F2 In-plane piezoelectric coupling ($d_{\mathrm{31}}/d_{\mathrm{15}}$ contributions)

For a laterally unconstrained piezoelectric plate, the thickness strain

$$\begin{array}{}\text{(F1)}& S_{\mathrm{3}}=d_{\mathrm{33}}{E}_{\mathrm{3}}+S_{\mathrm{13}}{T}_{\mathrm{1}}+S_{\mathrm{13}}{T}_{\mathrm{2}}\end{array}$$

is governed almost exclusively by the d₃₃ coefficient, as lateral stresses T₁ and T₂ are zero. Poisson-induced in-plane strains do not significantly contribute to out-of-plane motion, since the material can expand laterally without restriction (Ikeda, 1990; Flax et al., 1981). Thus, the out-of-plane displacement amplitude is only weakly affected by the Poisson ratio.

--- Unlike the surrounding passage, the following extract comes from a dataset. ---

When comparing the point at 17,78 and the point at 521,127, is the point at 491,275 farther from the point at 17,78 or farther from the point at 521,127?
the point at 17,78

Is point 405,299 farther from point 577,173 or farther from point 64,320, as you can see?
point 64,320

F3 Warpage and bending contributions

The measured 5.8 MHz resonance is sharply peaked and spatially uniform, with no evidence of large-scale curvature or asymmetric mode components in the LDV maps. This confirms that the response is dominated by thickness-extensional vibration, with negligible bending contributions, which is consistent with Rosen et al. (2005) (see also Appendix E).

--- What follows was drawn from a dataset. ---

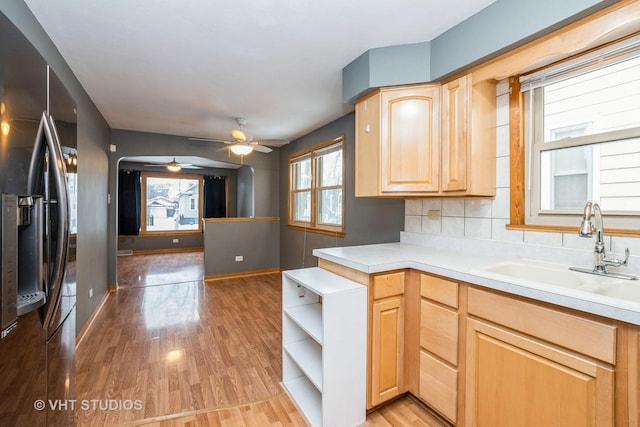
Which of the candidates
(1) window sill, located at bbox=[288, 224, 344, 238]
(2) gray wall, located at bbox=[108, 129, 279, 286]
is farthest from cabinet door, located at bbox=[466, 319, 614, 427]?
(2) gray wall, located at bbox=[108, 129, 279, 286]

Appendix G: Contribution of electrode-free regions

In piezoelectric resonators, the electromechanical conversion is almost entirely confined to the regions coated with electrodes, since the measured current corresponds to a spatially weighted integral over these areas (Lowe, 1995). In the off-resonant regime, the mechanical displacement that originated from the applied electric field varies smoothly, and contributions from electrode-free regions can be widely neglected as they enter only indirectly via elastic coupling and decay strongly with distance, consistent with the properties of elastic Green's functions and wave solutions in continuous media. For example, in thickness shear mode resonators, the amplitude at the edge drops to ∼ 0.08 of the maximum (Martin and Hager, 1989). This behavior arises from the modal expansion of harmonically driven linear elastic systems, where no single mode dominates, and the spatial response remains smooth. This behavior follows directly from the modal expansion of linear elastic systems driven harmonically (Ern and Guermond, 2004).